The other rediscovery was of tomato pappu, or toor dal made with tomatoes. I know there are a number of recipes out there for this very basic, very typical Andhra dish, those even simpler than mine, but when I cook old favourites, the standards I aspire to are my grandmothers', not out of any unreasonable, fanatical loyalty to tradition but simply because they tasted better.
All you have to do for this recipe is this:
In a pressure cooker (or pan),
- take half a cup of washed toor dal (pre-soaking will help it cook faster and softer in a shorter time)
- 4-5 chopped tomatoes (the sourer varieties would be nice),
- 1 cup of tamarind juice (extracted from a small fistful of tamarind soaked ahead of cooking time in a cup of water)*,
- some more water,
- a small onion, chopped up
- 1 or 2 green chillies, slit
- a pinch of turmeric
Make sure the dal is well covered by the water(s) but not overwhelmed by it.
Let it whistle 2-3 times and then cook it on simmer for another 5 minutes.
Let the pressure drop on its own and mash it as much as you can.
Add the salt and some red chilli powder, if you like, at this stage.
If it's too watery, thicken it down by cooking it some more on medium heat, uncovered.
Temper with mustard, cumin, split and hulled urad dal, crushed garlic and curry leaves in a teaspoon or two of oil. You can even add a tiny bit of onion to the tempering. Garnish with some chopped coriander.
* In fact, you can even cook this without the bother of the tamarind extract - you can simply plop the tamarind into the pressure cooker along with the rest of the ingredients and mash it all up together. Accomplished cooks do that but I've not had much success this way.
** I find that adding the tamarind juice after the cooker's opened and then boiling it down works best.
And now we come to the discovery of the day - a moong dalma.
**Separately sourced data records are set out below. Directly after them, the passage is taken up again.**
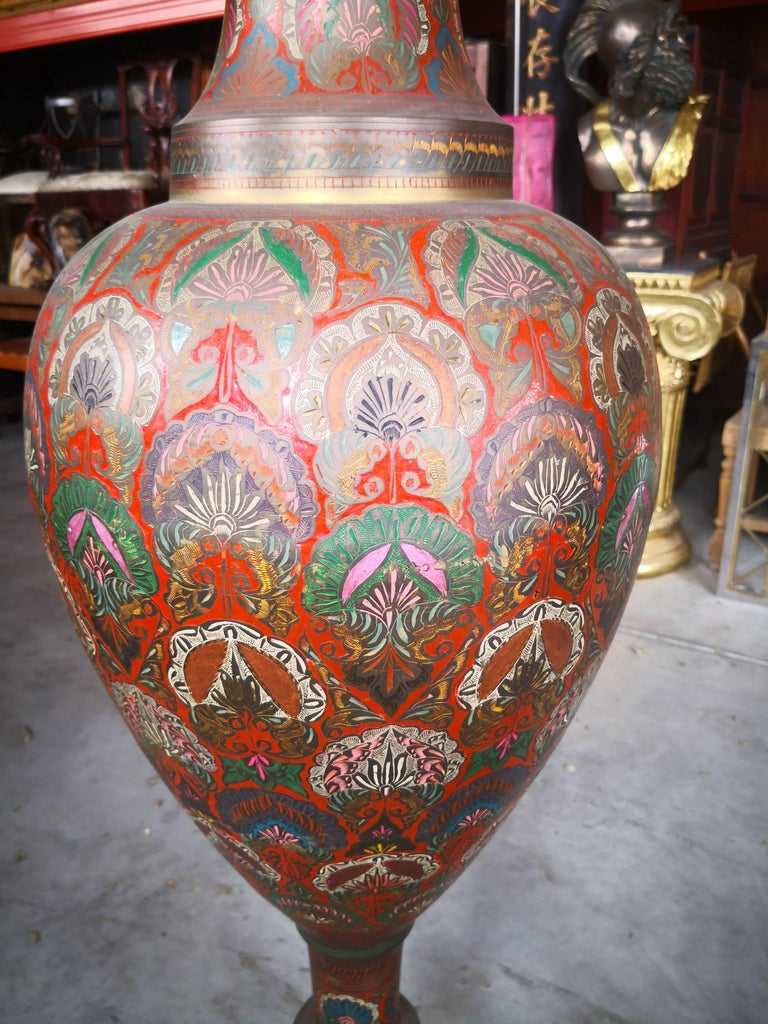 Asian 1940s Pair of Bronze Polychrome Enameled Vases For Sale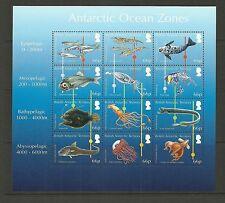 Brits Antarctica 2016   Oceaan zones zeedieren  vissen  vel   postfris/mnh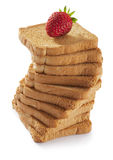 Toasted bread with strawberry Royalty Free Stock Images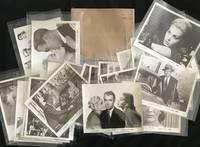 VERTIGO (Complete Set of 25 FINE Original Publicity Stills with Original Distributors Envelope)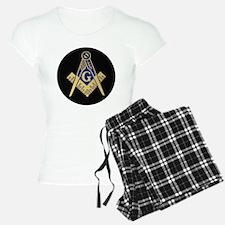 Simply Masonic Pajamas
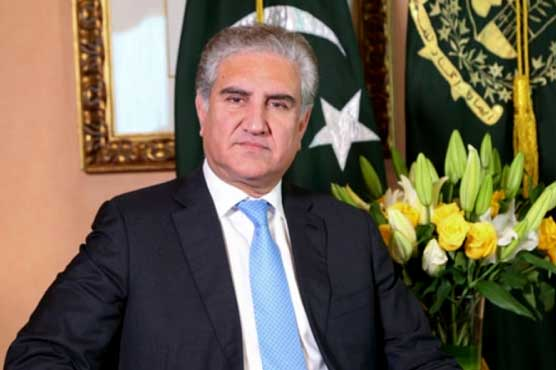 Pakistan's civil-military leadership is on the same page: FM Qureshi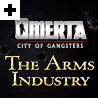 DLC: The Arms Industry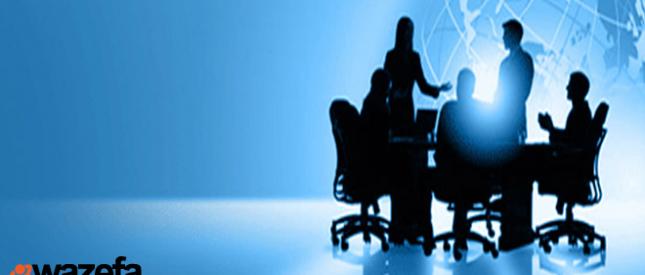 5 أساسيات للإدارة الناجحة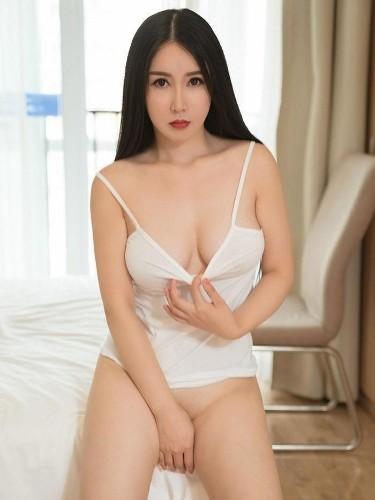 Sex ad by kinky escort Moira (21) in Riyadh - Photo: 2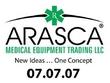 ARASCA MEDICAL EQUIPMENT TRADING LLC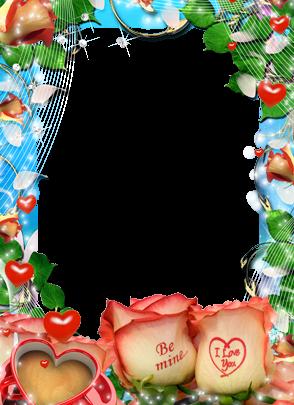 Marcos Para Foto Se Mi Corazon Y Mi Amor 294x405 - Marcos Para Foto Se Mi Corazon Y Mi Amor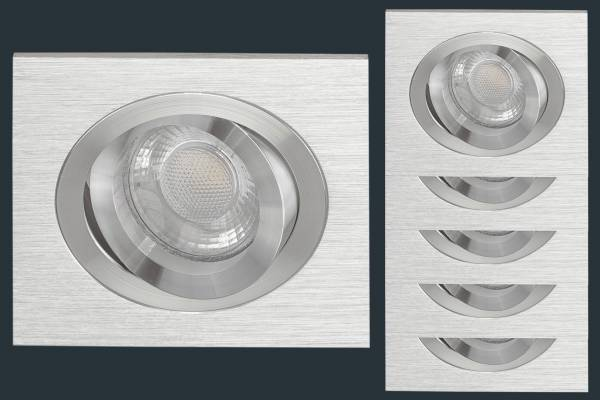 5er Set LED Einbaustrahler SOLID ALU, aluminium eckig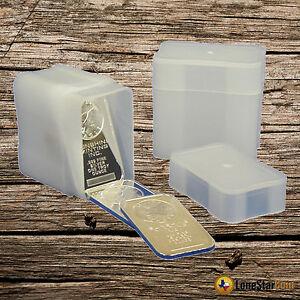 1 Coinsafe 1 Oz Silver Bar Storage Tube Holds 20 Bars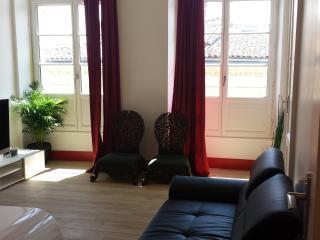 T3 vue place de la bourse - Bordeaux vacation rentals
You may remember my Orissa posts but soon after those, I acquired a book on Oriya cuisine and adapted this recipe from there.
Green gram/moong dal: 1/2 cup
Potato: 1, peeled, cubed
Small brinjals: 2, cubed
Drumstick (the vegetable): 1/2, cut into 1-inch-long pieces
Cubed radish: A fistful
Cubed carrots: A fistful
Red chillies: 2
Mustard seed: 1 tsp
Cumin powder: 2 tsp
Salt
Water: 1-1/2 cup
Oil: 1/2 or 1 tsp
Turmeric: A small pinch
Dry-roast the dal, wash it.
In a pressure cooker, or pan, place the dal, turmeric and all the vegetables except the drumstick.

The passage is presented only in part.